▶ 书面指令 1
数一数条目中有多少行含有字符串“instances”,只给出数字。

▶ 选段

————————

在一场北方多年未遇的连阴雨之后,素以“天险”著称的蜀道,愈加增添了出行的难度。自从10月20日左右获准参加第7届四川电视节节目交易展之后,我们XX电视台国际部立刻拉开了百米冲刺一样的速度,投入工作。一方面联系参展展台,一方面制定展台设计方案,几路人马,不敢懈怠。要知道,10月28日,是电视节正式开幕的日子,所剩时间,不足一周。
25日中午,带着成堆的资料、所需物品,先头部队驾车离开XX,走上雨后的蜀道。七八个小时的颠簸穿行之后,我们到达汉中土地岭前,山高路险,旁边是石门水库,闻名天下的褒斜栈道古迹就在悬崖之间。蜿蜒崎岖的秦岭路上,夜色降临。前面的一段路已被雨水毁坏,此时,在繁忙的316国道上,堵塞着大约10公里长的货运车辆,一时无法前行。
这对我们是一个考验,是和时间赛跑,但还要绝对保证安全。
没有退路,只有在这长龙一般的车阵缝隙中,设法前进。国际部是在最后一刻获准了在电视节上的展位,机会难得。也许对电视节来说,我们是踏着夜色而来的最后一班车,但对于XX电视台,这将是第一次把自己的展位摆放在具有重要影响的国际电视节上。我们必须穿过去,否则,时间会来不及,更别说在世人面前亮相。
前面已有司机灰心地熄了火关了灯,准备休息,我们还是决心向前走。因为堵塞的车队是24小时才单向放行一次,这就更加令人心急如焚,不敢耽待。于是,我们借助随身携带来的对讲机,在暗淡的天光里,硬是从车流空隙里一节一节地插过去。
接下来,夜里三四点左右,在宁强境内的五丁关、铁索关等险要路段上艰难行走,我们一路就像李白《蜀道难》诗中所写的那样,“百步九折萦岩峦”,“侧身西望长咨嗟”,最后终于安全地过去了。
到达成都,已是第二天(26日)的中午。安排好住处,立刻满城去寻找印制展板的铺面。这里,不像XX有正学街,成都似乎还没有那样的一条专业街道。颇费了一番工夫,才找到一家很小的门面,老板告诉我们,从设计到印刷、喷绘,最快需要一天的时间,直到这时,我们这才放下心来。

————————

▶ 任务输入

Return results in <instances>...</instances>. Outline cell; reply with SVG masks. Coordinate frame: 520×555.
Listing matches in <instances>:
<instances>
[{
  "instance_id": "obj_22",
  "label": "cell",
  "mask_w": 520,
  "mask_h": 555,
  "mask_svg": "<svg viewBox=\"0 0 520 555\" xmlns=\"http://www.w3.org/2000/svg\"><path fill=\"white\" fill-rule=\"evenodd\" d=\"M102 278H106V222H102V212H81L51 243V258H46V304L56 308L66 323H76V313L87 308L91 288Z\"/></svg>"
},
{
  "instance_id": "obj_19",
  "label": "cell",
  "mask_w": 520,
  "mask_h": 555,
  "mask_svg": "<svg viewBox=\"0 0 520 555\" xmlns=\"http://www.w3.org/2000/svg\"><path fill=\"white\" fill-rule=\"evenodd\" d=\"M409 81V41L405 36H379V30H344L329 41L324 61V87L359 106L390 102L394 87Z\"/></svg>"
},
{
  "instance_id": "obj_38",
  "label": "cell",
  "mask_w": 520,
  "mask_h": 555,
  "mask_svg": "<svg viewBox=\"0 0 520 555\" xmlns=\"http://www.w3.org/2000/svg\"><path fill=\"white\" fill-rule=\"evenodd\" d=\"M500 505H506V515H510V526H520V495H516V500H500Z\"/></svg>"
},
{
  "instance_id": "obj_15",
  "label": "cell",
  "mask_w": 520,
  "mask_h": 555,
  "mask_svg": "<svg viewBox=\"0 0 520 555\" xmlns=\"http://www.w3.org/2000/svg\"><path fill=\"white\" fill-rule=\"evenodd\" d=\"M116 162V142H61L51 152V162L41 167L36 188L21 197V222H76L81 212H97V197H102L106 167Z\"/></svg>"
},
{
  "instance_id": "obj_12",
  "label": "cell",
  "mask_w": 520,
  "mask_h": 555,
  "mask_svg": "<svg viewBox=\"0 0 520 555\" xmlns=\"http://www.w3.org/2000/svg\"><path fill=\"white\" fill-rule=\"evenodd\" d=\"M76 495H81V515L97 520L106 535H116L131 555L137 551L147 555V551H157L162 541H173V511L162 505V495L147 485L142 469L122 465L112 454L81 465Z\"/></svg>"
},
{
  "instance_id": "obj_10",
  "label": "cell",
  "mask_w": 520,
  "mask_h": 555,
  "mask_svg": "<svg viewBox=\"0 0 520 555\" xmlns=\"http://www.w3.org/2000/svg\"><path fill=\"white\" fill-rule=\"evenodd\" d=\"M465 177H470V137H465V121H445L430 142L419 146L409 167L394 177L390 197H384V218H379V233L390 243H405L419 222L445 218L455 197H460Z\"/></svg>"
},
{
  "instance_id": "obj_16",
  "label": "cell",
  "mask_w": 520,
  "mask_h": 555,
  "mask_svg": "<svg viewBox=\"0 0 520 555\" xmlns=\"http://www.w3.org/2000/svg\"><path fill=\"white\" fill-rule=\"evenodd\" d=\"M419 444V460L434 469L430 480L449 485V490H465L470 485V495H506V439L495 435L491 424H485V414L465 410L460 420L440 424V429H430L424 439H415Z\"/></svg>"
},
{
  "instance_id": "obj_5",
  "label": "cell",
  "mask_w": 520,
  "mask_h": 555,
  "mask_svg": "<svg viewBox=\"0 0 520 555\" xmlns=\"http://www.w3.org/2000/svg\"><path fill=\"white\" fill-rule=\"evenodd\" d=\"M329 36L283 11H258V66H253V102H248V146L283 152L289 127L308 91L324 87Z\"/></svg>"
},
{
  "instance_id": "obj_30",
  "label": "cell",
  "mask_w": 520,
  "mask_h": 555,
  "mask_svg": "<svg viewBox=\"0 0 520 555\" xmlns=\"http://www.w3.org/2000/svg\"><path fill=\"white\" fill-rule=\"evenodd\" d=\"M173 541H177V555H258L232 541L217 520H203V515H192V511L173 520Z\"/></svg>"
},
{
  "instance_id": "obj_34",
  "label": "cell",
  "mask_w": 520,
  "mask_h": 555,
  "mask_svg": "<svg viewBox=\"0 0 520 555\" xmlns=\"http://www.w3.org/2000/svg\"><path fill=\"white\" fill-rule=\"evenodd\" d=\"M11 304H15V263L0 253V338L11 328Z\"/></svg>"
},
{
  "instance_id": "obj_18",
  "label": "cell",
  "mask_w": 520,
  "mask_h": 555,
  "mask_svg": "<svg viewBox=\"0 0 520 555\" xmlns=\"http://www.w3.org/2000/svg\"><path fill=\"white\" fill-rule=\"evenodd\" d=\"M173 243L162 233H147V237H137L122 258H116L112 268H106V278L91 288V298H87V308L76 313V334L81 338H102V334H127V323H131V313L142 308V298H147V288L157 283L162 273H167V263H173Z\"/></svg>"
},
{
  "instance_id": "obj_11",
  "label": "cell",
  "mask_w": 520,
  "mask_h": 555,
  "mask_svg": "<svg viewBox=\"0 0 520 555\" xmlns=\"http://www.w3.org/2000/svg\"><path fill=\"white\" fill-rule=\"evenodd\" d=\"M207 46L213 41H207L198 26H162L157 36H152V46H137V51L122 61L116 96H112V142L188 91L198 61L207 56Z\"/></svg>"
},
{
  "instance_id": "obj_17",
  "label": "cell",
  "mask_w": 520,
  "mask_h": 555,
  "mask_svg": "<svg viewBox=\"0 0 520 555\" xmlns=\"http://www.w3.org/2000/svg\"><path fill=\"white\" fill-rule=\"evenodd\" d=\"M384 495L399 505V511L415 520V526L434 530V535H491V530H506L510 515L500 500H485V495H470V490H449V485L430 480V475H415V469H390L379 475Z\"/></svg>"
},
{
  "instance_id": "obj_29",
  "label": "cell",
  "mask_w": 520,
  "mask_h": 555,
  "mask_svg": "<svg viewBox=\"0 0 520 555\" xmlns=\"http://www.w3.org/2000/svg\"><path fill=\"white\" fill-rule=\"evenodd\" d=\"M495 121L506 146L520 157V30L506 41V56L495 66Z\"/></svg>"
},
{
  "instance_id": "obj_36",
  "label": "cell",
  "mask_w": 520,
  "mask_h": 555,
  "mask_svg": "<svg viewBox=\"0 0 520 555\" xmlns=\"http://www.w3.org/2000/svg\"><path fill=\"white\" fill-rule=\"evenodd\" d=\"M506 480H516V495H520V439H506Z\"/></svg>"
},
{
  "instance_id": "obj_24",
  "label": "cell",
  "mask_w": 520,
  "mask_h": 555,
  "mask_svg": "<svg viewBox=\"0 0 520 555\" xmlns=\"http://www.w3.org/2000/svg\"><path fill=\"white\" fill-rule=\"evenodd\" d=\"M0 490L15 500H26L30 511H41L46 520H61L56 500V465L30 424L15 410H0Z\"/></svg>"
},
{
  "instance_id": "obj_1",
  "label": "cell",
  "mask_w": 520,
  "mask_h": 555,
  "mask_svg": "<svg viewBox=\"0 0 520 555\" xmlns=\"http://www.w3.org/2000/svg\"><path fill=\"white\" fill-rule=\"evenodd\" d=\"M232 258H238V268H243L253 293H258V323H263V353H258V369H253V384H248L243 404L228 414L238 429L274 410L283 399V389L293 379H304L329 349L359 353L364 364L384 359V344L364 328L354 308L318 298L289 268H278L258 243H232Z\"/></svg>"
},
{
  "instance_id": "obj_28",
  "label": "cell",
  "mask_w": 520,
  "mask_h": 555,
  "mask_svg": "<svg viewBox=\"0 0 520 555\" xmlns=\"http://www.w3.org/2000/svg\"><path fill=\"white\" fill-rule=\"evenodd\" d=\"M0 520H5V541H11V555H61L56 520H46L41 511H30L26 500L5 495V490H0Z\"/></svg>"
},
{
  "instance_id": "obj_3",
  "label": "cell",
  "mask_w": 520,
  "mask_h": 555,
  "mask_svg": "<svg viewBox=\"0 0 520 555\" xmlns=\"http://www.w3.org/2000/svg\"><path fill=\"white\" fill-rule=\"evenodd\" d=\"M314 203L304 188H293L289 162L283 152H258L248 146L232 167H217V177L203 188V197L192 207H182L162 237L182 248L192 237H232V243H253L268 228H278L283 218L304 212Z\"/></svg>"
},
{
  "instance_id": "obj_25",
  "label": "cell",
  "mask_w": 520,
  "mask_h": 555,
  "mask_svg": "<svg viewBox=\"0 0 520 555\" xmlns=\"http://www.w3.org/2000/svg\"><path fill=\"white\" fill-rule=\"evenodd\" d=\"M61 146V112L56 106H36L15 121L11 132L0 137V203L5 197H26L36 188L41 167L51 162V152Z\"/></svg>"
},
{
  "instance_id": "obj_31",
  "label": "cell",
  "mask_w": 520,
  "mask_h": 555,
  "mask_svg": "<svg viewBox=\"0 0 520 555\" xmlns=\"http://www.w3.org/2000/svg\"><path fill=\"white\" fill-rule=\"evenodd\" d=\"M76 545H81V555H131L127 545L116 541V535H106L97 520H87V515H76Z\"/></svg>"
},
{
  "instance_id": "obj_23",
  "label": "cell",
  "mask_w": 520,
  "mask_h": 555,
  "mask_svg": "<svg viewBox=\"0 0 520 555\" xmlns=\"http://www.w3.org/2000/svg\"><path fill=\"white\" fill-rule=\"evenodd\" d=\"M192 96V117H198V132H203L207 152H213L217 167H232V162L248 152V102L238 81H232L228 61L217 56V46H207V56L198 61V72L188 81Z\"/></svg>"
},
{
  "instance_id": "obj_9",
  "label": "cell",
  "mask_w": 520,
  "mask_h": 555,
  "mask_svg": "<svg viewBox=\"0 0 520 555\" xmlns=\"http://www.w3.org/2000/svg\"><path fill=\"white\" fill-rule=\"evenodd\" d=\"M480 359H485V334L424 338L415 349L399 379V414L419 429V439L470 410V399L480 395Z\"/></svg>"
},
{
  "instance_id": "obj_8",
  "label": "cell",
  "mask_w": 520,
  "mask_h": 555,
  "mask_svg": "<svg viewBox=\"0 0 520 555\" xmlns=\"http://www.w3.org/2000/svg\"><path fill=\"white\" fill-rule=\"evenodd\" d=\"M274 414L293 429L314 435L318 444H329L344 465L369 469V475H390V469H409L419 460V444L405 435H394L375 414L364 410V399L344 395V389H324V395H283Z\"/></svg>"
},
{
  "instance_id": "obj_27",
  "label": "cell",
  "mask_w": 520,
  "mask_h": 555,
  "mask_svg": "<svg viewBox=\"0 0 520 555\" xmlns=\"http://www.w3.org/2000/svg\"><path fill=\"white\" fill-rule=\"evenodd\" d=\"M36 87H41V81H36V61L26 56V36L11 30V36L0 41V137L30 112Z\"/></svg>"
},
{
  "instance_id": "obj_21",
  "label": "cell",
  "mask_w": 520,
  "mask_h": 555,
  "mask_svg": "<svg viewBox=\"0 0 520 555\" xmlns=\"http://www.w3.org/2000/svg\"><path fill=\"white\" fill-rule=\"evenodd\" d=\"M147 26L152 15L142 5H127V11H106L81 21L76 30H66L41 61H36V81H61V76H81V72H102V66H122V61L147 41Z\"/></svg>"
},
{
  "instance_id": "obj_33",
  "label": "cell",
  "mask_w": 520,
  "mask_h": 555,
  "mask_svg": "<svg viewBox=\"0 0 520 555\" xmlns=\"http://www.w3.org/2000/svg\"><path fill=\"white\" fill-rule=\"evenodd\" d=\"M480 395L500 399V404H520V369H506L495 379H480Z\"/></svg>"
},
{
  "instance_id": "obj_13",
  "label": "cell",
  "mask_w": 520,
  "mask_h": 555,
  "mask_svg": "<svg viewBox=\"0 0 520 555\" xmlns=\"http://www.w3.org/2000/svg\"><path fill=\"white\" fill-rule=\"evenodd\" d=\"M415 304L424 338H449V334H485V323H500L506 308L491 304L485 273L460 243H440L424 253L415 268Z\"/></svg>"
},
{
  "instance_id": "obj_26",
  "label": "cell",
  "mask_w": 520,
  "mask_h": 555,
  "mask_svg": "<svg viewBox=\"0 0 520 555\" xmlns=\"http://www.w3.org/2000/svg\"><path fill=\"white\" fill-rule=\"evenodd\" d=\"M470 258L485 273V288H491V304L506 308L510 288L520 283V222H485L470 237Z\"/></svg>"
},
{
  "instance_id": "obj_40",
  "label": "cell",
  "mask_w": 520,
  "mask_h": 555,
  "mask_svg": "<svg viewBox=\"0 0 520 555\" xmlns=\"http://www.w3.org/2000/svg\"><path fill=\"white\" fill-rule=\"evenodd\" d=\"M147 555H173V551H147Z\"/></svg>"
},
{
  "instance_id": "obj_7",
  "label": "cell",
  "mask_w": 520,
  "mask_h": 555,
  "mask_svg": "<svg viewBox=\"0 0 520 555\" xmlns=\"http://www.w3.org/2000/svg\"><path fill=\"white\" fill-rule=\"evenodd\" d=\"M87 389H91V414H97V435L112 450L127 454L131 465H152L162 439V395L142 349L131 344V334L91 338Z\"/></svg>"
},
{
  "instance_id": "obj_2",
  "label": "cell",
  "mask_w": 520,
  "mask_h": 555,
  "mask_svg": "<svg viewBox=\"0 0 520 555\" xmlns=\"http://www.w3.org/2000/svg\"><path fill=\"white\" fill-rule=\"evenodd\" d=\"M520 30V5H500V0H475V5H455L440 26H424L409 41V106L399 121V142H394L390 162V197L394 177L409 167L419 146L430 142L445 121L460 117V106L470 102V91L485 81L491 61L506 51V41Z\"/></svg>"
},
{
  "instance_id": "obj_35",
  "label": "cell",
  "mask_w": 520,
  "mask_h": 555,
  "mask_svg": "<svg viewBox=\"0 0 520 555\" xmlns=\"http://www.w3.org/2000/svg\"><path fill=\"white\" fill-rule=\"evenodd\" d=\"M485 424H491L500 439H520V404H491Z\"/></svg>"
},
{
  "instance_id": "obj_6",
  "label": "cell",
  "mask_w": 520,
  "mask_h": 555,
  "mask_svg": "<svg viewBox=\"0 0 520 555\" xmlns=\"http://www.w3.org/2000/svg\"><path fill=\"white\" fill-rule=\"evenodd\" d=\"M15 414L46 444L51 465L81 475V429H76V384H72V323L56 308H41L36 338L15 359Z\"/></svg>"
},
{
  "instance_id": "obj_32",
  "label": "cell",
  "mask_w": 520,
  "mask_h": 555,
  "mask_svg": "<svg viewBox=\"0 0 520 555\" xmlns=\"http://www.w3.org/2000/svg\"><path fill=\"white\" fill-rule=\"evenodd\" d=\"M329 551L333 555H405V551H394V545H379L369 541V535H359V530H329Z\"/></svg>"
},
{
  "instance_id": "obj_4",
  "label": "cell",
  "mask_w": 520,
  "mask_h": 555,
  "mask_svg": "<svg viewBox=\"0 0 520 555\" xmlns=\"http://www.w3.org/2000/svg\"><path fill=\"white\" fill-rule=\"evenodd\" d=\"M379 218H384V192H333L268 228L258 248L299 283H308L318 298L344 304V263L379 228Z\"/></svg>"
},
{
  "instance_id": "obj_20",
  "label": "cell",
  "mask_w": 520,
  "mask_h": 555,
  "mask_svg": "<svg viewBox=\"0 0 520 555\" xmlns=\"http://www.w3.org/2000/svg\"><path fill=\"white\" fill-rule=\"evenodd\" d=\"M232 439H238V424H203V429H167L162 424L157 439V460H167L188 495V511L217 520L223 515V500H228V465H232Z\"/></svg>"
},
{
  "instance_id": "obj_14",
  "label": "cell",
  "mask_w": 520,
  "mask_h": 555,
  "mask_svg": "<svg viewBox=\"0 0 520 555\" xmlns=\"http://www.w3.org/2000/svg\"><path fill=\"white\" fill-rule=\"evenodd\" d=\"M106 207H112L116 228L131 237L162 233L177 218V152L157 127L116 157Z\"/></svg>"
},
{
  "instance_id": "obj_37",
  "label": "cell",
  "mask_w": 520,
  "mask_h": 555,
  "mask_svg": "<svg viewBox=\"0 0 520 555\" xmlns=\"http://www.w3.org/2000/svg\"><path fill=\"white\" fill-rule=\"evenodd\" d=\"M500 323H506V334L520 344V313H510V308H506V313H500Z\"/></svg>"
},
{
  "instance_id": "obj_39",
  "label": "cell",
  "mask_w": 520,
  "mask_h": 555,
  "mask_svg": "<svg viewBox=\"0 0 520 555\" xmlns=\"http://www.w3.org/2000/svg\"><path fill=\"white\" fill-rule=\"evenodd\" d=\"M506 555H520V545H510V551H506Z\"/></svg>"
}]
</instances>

————————

▶ 书面指令 2
从上面那篇讲述赶赴成都参加四川电视节的文章的最后一句之后续写下去。

▶ 回答 1
4

▶ 回答 2
27日下午5时,我们进入到成都会展中心,心理上已做好了家班的准备,连夜布置展台。在我们身边,那些来到电视节的各种机构与人员,来来往往,彼此无语,都在紧张地忙碌着,就像是进入一个空阔的大工地。




28日清晨,成都还有一些丝丝凉意。空气中,分明可以感受到细微的潮湿的水汽,这是四川盆地里最常见的早雾。在成都会展中心的广场上,却热闹非凡,2003年第7届四川国际电视节隆重开幕。这是一次电视人的盛会,是一次在中国广电传媒面临重大变革的背景下而迎来的电视人的聚会,是要传达一种新信息和新状态的彼此见面。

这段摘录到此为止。